TRECHO
· · · ·

O Dalai Lama fez uma pausa e deu uma olhada de relance no relógio.
— Portanto — concluiu ele — por maior que seja a violência ou por mais numerosas que sejam as atrocidades pelas quais tenhamos de passar, creio que a solução definitiva para nossos conflitos, tanto internos quanto externos, reside na volta à nossa natureza humana básica ou fundamental, que é meiga e cheia de compaixão. — Olhando mais uma vez para o relógio, ele deu um riso afável. — E então... vamos parar por aqui... Foi um longo dia! — Apanhou os sapatos, que havia descalçado durante a conversa, e se recolheu para seu quarto.
A questão da natureza humana
Ao longo das últimas décadas, a concepção do Dalai Lama da natureza compassiva latente nos seres humanos parece estar aos poucos ganhando terreno no Ocidente, embora tenha sido uma luta árdua. A noção de que o comportamento humano é essencialmente egocêntrico, de que no fundo é mesmo cada um por si, está profundamente enraizada no pensamento ocidental. A idéia de que não só nós somos inerentemente egoístas, mas de que a agressividade e a hostilidade fazem parte da natureza humana essencial domina nossa cultura há séculos. Naturalmente, ao longo da história houve um bom número de pessoas com opinião contrária. Por exemplo, em meados do século XVIII, David Hume escreveu muito sobre a "benevolência natural" dos seres humanos. E um século depois, até mesmo Charles Darwin atribuiu um "instinto de solidariedade" à nossa espécie. No entanto, por algum motivo, a visão mais pessimista da humanidade está arraigada na nossa cultura, pelo menos desde o século XVII, sob a influência de filósofos como Thomas Hobbes, que tinha uma opinião bastante negativa da espécie humana. Ele considerava a humanidade violenta, competitiva, em constante conflito e preocupada apenas com interesses pessoais. Hobbes, que era famoso por descartar qualquer idéia de uma bondade humana essencial, foi uma vez flagrado dando esmola a um mendigo na rua. Quando questionado a respeito desse impulso generoso, ele alegou não estar fazendo aquilo para ajudar o mendigo; estava só aliviando sua própria consternação diante da pobreza do homem.Da mesma forma, no início deste século, o filósofo espanhol George Santayana escreveu que impulsos generosos, atenciosos, embora possam existir, costumam ser fracos, efêmeros e instáveis na natureza humana, mas "cave um pouco abaixo da superfície e descobrirá um ser feroz, persistente, profundamente egoísta". Infelizmente, a psicologia e a ciência ocidental apoderaram-se de idéias como essa, deram sanção e até fomentaram essa visão do egoísmo. A partir dos primeiros tempos da moderna psicologia científica, houve uma pressuposição geral e fundamental de que toda a motivação humana é em última análise egoísta, baseada meramente no interesse pessoal.

· · · ·

Entradas do conjunto de dados

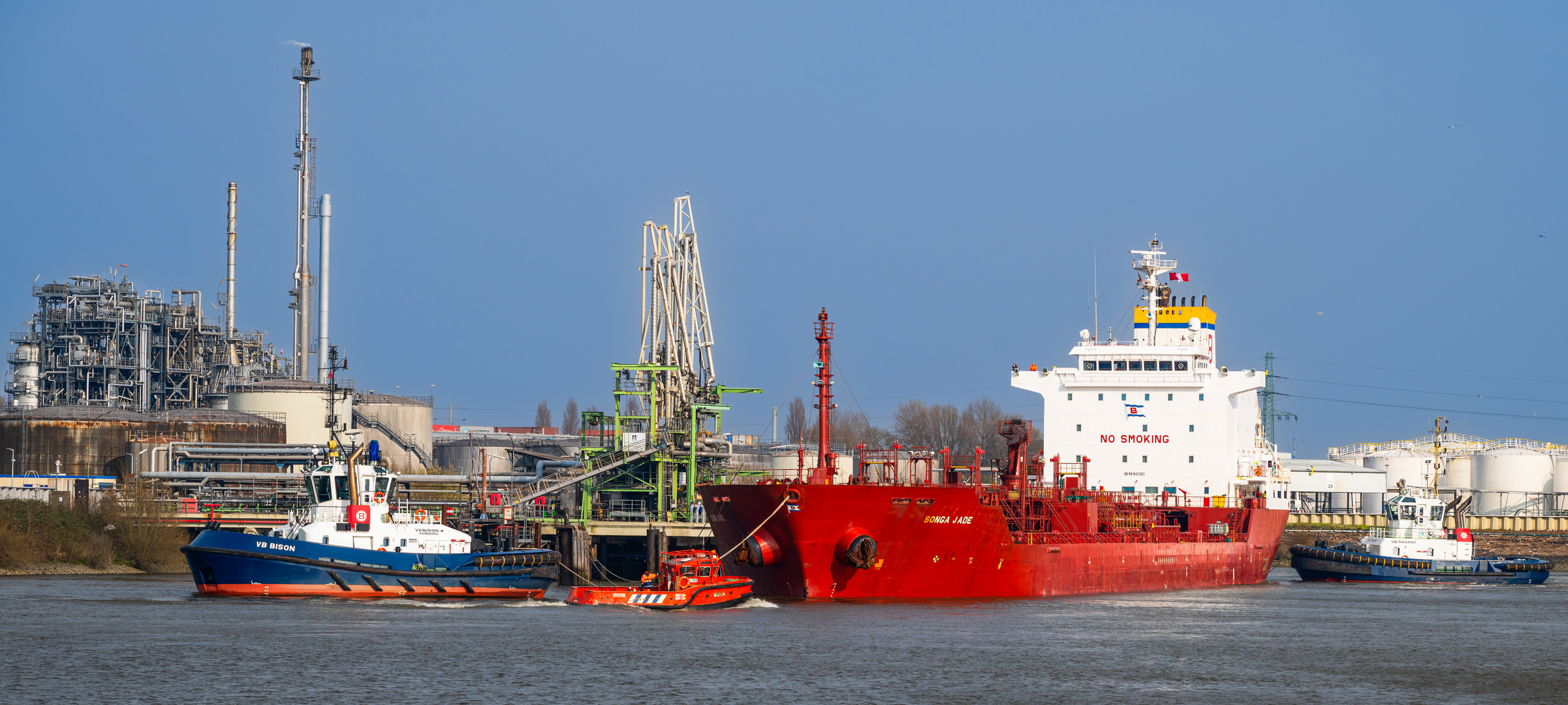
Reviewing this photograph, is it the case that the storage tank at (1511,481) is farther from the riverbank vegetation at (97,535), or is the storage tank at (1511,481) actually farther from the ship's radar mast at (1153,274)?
the riverbank vegetation at (97,535)

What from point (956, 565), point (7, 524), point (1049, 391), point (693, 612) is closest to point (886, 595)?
point (956, 565)

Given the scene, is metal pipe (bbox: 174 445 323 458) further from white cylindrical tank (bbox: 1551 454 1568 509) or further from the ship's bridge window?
white cylindrical tank (bbox: 1551 454 1568 509)

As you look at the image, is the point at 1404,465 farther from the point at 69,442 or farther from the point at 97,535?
the point at 97,535

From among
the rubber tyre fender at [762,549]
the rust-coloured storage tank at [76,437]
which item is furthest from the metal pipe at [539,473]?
the rubber tyre fender at [762,549]

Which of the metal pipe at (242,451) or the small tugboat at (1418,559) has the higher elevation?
the metal pipe at (242,451)

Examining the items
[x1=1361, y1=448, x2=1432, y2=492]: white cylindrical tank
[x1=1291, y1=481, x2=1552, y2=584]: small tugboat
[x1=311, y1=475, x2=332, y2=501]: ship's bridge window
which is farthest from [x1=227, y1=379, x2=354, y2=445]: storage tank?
[x1=1361, y1=448, x2=1432, y2=492]: white cylindrical tank

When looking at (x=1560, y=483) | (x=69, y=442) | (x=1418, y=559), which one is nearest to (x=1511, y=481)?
(x=1560, y=483)

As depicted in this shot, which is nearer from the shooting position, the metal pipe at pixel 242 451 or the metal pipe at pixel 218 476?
the metal pipe at pixel 218 476

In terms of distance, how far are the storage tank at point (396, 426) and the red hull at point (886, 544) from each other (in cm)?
4129

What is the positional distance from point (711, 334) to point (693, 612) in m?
26.8

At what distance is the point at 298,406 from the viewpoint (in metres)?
75.8

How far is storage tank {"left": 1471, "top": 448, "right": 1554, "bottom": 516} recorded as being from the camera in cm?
9850

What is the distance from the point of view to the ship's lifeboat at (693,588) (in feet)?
124

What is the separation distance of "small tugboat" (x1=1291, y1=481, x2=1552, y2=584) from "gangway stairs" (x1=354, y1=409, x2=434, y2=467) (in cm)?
4426
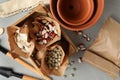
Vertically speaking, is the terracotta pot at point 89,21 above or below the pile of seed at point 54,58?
above

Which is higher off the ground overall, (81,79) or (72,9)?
(72,9)

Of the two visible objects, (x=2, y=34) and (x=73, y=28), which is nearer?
(x=73, y=28)

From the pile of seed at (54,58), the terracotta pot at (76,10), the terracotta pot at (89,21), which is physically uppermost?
the terracotta pot at (76,10)

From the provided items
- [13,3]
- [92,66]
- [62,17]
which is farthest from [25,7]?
[92,66]

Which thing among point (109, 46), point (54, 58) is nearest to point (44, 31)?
point (54, 58)

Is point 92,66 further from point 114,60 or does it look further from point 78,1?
point 78,1
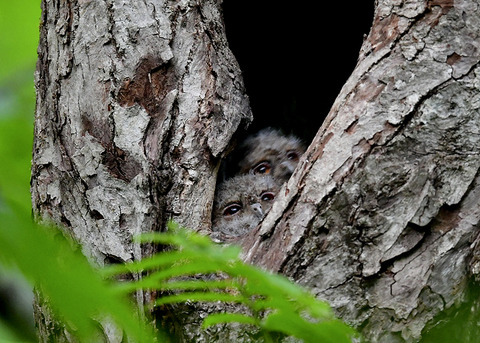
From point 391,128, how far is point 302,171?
41 cm

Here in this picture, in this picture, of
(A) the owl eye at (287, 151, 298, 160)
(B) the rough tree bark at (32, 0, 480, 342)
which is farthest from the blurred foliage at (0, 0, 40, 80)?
(A) the owl eye at (287, 151, 298, 160)

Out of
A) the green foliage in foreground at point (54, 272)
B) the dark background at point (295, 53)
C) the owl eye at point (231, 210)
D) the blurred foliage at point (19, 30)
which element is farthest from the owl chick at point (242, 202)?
the green foliage in foreground at point (54, 272)

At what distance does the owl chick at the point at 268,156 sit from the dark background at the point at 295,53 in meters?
0.27

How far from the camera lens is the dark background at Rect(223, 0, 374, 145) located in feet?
17.0

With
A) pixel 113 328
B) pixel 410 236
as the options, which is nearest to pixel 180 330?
pixel 113 328

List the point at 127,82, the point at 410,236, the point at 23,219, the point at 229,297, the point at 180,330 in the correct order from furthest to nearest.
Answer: the point at 127,82, the point at 180,330, the point at 410,236, the point at 229,297, the point at 23,219

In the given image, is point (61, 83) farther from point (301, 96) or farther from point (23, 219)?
point (301, 96)

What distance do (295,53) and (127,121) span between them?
2.82 meters

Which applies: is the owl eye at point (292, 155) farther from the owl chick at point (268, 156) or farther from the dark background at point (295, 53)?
the dark background at point (295, 53)

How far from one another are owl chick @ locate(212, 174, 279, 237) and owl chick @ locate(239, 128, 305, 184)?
7.0 inches

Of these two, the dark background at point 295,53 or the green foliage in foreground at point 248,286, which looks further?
the dark background at point 295,53

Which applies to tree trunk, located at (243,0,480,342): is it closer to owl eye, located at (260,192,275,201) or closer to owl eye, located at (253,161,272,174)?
owl eye, located at (260,192,275,201)

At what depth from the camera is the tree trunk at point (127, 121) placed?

· · · ·

QUESTÕES DE ESTUDO
1. Responda com base no trecho sobre a natureza humana:
(a) O que o Dalai Lama apanhou antes de se recolher para seu quarto?
(b) Que expressão Charles Darwin atribuiu à nossa espécie?
(c) Segundo Hobbes, o que ele estava fazendo ao dar esmola ao mendigo?
2. Por favor, prossiga o trecho sobre a natureza humana a partir da última frase apresentada.

RESPOSTAS
1.
(a) Os sapatos, que havia descalçado durante a conversa.
(b) Um "instinto de solidariedade".
(c) Estava só aliviando sua própria consternação diante da pobreza do homem.

2.
Depois de aceitar implicitamente a premissa do nosso egocentrismo essencial, uma série de cientistas proeminentes ao longo dos últimos cem anos acrescentou a ela uma crença na natureza agressiva essencial dos humanos. Freud afirmou que "a inclinação à agressividade é uma disposição original, instintiva e que subsiste por seus próprios meios". Na segunda metade deste século, dois autores em especial, Robert Ardrey e Konrad Lorenz, observaram padrões de comportamento animal em certas espécies de predadores e concluíram que os seres humanos eram basicamente predadores também, providos de um impulso inato ou instintivo para lutar por território.
Nos últimos anos, porém, a maré parece estar se voltando contra essa visão profundamente pessimista da humanidade, aproximando-se mais da percepção do Dalai Lama da brandura e compaixão da nossa natureza latente. Ao longo das duas ou três últimas décadas, houve literalmente centenas de estudos científicos que indicaram que a agressividade não é essencialmente inata e que o comportamento violento é influenciado por uma variedade de fatores biológicos, sociais, situacionais e ambientais. Talvez a declaração mais abrangente sobre as pesquisas mais recentes esteja resumida na Declaração sobre a Violência de Sevilha de 1986, que foi redigida e firmada por vinte cientistas de renome, do mundo inteiro. Nesse texto, eles naturalmente reconheceram que o comportamento violento ocorre, sim, mas afirmaram categoricamente que é incorreto em termos científicos dizer que temos uma tendência herdada para entrar em guerras ou para agir com violência. Esse comportamento não está programado geneticamente na natureza humana. Disseram que, apesar de termos o sistema neural necessário para agir com violência, esse comportamento em si não é ativado de modo automático. Não há nada na nossa neurofisiologia que nos obrigue a agir com violência. Ao examinar o tema da natureza humana essencial, a maioria dos pesquisadores no campo percebe atualmente que no fundo temos o potencial para nos tornarmos pessoas serenas, atenciosas, ou pessoas violentas, agressivas. O impulso que acaba sendo realçado é em grande parte uma questão de treinamento.
Pesquisadores contemporâneos refutaram a idéia da agressividade inata da humanidade. Não só isso, mas a idéia de que os seres humanos têm um egoísmo inato também está sofrendo ataque. Estudiosos como C. Daniel Batson ou Nancy Eisenberg, da Arizona State University, realizaram numerosas pesquisas ao longo dos últimos anos que demonstram que os seres humanos têm uma tendência ao comportamento altruísta. Alguns cientistas, como a socióloga dra. Linda Wilson, procuram descobrir por que isso acontece. Ela propôs a hipótese de que o altruísmo pode fazer parte do nosso instinto básico de sobrevivência — o exato oposto de idéias de pensadores anteriores que postulavam que a hostilidade e a agressividade eram a principal característica do nosso instinto de sobrevivência. Ao examinar mais de cem catástrofes naturais, a dra. Wilson descobriu um forte padrão de altruísmo entre as vítimas, que parecia fazer parte do processo de recuperação. Descobriu que o trabalho em conjunto para ajudar uns aos outros costumava afastar a possibilidade de problemas psicológicos no futuro, problemas que poderiam ter resultado do trauma.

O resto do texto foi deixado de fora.